愛してもいいですか
6.その、眼差し
私は社長で、彼は秘書。
だから秘書としての仕事に、彼なりに工夫を加えているだけ。それだけのことなのに、いちいちその言動を真に受けてしまうなんて。
『架代さんに“ありがとう”って言って貰えて、嬉しいです』
あの言葉に、特別な意味を求めてしまうなんて。私はなんて、バカなんだろう。
「資料1と2を両面コピーして、部屋に戻ったらまとめて……」
パーティの夜から数日が経った、いつもと変わらぬ平日の午後。コピー機のある五階のフロアへ降りてきた私は、手元の資料を見ながら一人確認するように呟き廊下を歩く。

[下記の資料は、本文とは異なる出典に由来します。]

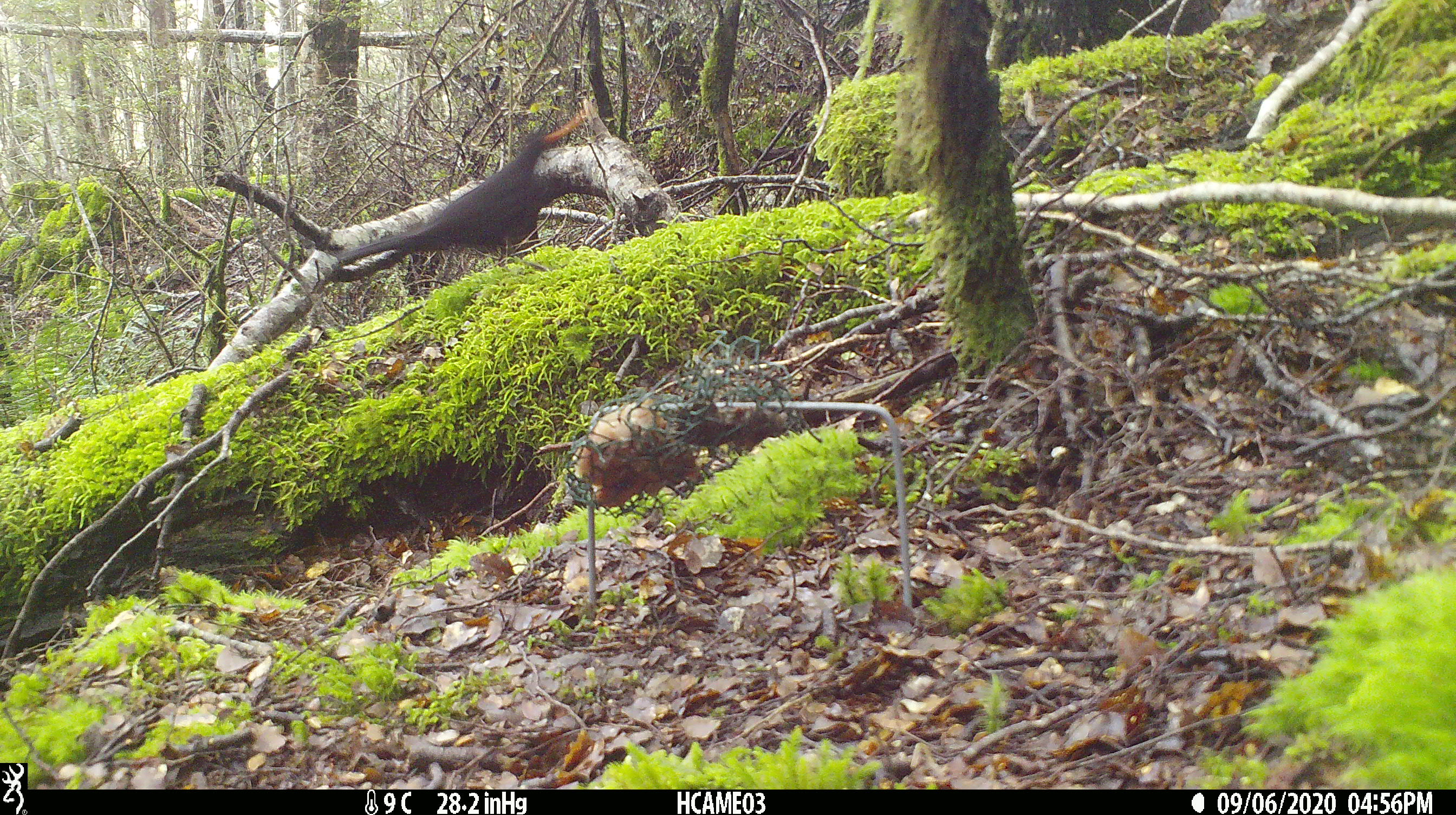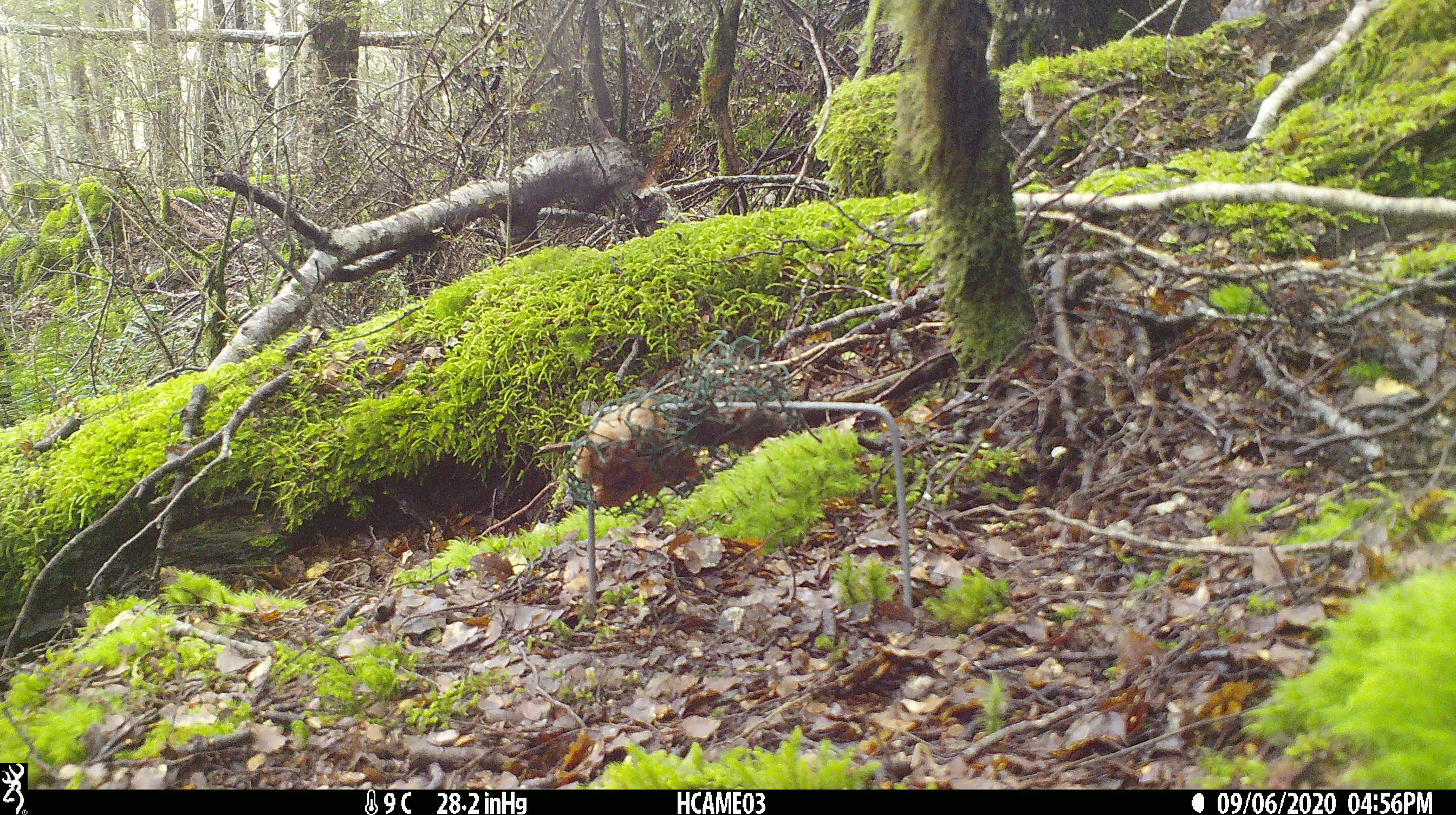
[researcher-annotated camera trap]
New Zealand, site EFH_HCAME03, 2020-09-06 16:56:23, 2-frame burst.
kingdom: Animalia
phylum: Chordata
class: Aves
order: Passeriformes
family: Turdidae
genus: Turdus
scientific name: Turdus merula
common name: eurasian blackbird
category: blackbird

けれど、心の中をめぐるのは先日のあの複雑な想いたちばかり。
……って、なんで日向のことなんて気にかけているの!私!
別に、日向と私の間にあるのは『仕事』という関係で当たり前だし、……私には、松嶋さんがいるし。
『また連絡します』と笑っていた彼の顔を思い浮かべながらも、やはりちらつくあの面影。
「……でねー、その時部長がこう言ってて、」
「あはは、それ本当ー?」
「……ん?」
すると、コピー機の置いてあるフロアの一室では、聞こえるなにやらにぎやかな声。
何事だろうと部屋を覗き込めば、コピー機を囲んでキャッキャと話す女子社員が二名と、日向の姿があった。